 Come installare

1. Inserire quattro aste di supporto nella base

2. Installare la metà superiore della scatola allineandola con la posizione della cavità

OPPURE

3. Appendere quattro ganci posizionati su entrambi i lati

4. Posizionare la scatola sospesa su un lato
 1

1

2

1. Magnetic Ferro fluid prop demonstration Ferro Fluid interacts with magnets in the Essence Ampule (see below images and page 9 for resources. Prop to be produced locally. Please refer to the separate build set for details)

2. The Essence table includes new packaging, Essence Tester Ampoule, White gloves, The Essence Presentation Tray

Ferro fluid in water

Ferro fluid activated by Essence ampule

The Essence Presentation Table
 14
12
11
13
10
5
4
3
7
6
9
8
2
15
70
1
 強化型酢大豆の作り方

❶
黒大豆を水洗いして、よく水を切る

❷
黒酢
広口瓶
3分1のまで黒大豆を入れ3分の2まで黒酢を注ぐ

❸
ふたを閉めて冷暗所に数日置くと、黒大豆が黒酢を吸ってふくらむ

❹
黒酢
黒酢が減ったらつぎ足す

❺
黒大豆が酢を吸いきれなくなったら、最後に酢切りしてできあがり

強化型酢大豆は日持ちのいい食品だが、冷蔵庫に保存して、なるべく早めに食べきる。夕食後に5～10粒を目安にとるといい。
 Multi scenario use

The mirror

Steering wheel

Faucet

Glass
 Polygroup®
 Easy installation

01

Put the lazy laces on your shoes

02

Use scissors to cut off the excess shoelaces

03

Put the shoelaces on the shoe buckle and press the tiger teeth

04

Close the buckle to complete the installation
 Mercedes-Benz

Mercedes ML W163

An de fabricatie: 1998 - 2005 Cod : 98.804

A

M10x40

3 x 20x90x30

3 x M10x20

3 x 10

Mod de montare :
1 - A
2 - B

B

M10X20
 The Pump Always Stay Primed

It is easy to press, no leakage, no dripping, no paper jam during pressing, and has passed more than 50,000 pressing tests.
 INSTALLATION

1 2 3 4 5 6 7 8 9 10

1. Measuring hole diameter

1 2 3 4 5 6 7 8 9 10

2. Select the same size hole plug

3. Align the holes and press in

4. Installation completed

▸ Action item:
From the line containing "The Pump Always Stay Primed" to the last line of the listing, write everything out exactly. Nothing outside that stretch belongs.

▸ Output of the task:
 The Pump Always Stay Primed

It is easy to press, no leakage, no dripping, no paper jam during pressing, and has passed more than 50,000 pressing tests.
 INSTALLATION

1 2 3 4 5 6 7 8 9 10

1. Measuring hole diameter

1 2 3 4 5 6 7 8 9 10

2. Select the same size hole plug

3. Align the holes and press in

4. Installation completed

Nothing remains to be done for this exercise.